Latina Sitcom Writer to Give Talk at WSU

PULLMAN, Wash. — Michele Serros, award-winning poet and author of “How to be a Chicana Role Model” and “Chicana Falsa,” will give a presentation at 5 p.m. Friday, Nov. 5 in Washington State University’s Kimbrough Concert Hall, Room 101. Sale of Serros’ books will follow the presentation.

Part of the Comparative Ethnic Studies Speaker Series, Serros’ presentation will include a slide show and talk about her experiences as a staff writer for the ABC sitcom, “The George Lopez Show.” She will also conduct a workshop with Latino/a High School Students Nov. 6 in conjunction with the Fifth Annual Children of Aztlán Sharing Higher Education Youth Conference. The conference program is designed to provide recruitment-oriented higher education experiences for Chicana/o Latina/o youth high school students.

As a road poet, Serros toured nationally with Lollapalooza, reading her work to stadium crowds of more than 25,000 people. Her spoken-word CD was released by Mercury Records. She was selected by the Getty Research Institute and the Poetry Society of America to have her poetry placed on MTA buses throughout Los Angeles County. Serros has been a featured contributor for the Los Angeles Times’ children’s fiction section and is a regular commentator for National Public Radio’s “Morning Edition” and “All Things Considered.”

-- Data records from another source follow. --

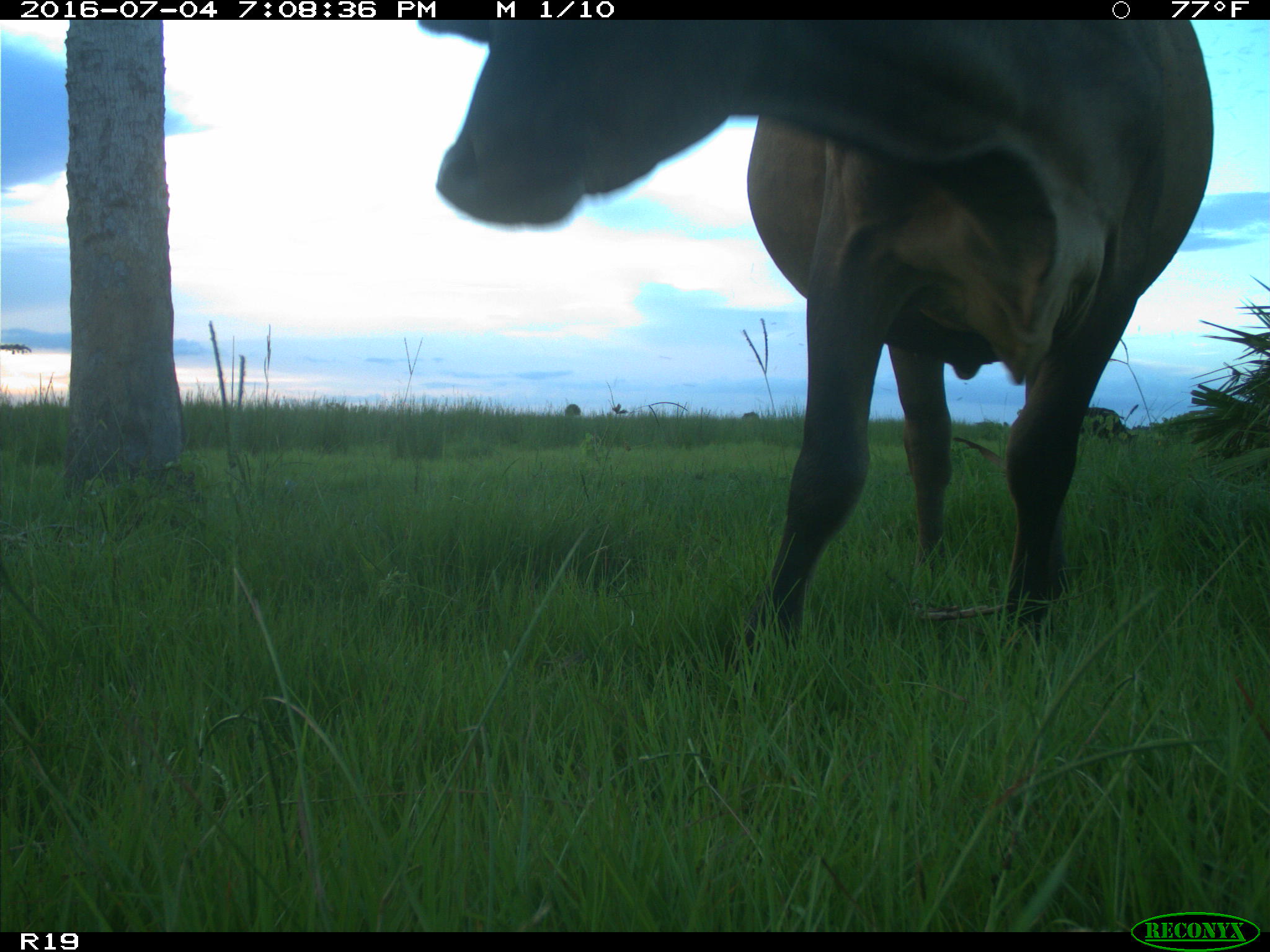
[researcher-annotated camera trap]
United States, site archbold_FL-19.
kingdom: Animalia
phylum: Chordata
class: Mammalia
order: Artiodactyla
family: Bovidae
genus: Bos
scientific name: Bos taurus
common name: domestic cow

Serros was still a student at Santa Monica City College in California when her first book of poetry and short stories, “Chicana Falsa and other stories of Death, Identity and Oxnard” was published in 2000 by Riverhead Books and immediately reached the Los Angeles Times bestseller list. She was subsequently named by Newsweek as “one of the top young women to watch for in the new century.”

Serros currently lives in New York City, is writing a young adult novel tentatively titled “Notes for a Medium Brown Girl” and speaks at high schools, correctional facilities and universities across the country.